Limitations of the study should also be considered when interpreting its results. For our analyses, we had to rely on aggregated administrative databases, which were often incomplete. Rates of missing data for psychiatric beds and outpatient services during the study period were high (approximately 50% and 70%, respectively, for countries where information could be retrieved). Also, the patterns of missing data across the period observed were inconsistent among countries, limiting national comparisons. Moreover, service data in the region were often reported for specific provinces and not for entire nations. Additionally, the data did not provide information on the degree of integration of mental health into primary care, and the COVID-19 pandemic imposed additional barriers to accessing some of the data registries.
Conclusions
Reforms to psychiatric services in Latin America have resulted in a more diverse set of services over the past three decades. Residential beds for substance use treatment, placements in residential facilities or day hospitals, and outpatient facilities are increasingly available in the region. These observations can be considered notable progress, and all Latin American countries should strive to achieve such levels.
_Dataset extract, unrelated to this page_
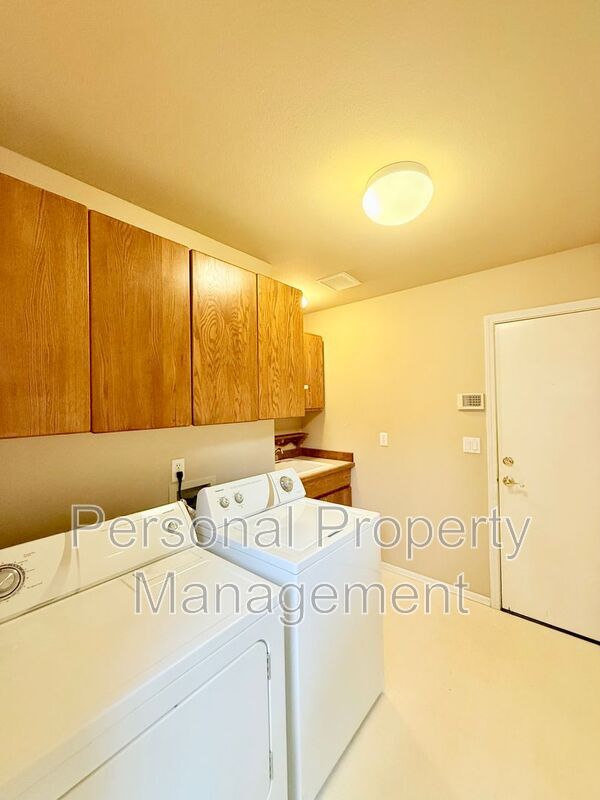 Building Photo - 22101 NE 99th St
However, the prevalence of psychiatric beds decreased in general hospitals, a trend that should be reversed to provide sufficient and geographically balanced acute care. Specialized psychiatric beds for children and adolescents and forensic psychiatric beds are still lacking in large parts of the region, and their increased availability should be part of the agenda for additional service improvements. Further international standardization of data registries and public accessibility of data are needed to facilitate comparisons among regions and countries and to aid further developments (
39). The results of this international collaboration call for more and better data registries to monitor provision of psychiatric services in Latin America.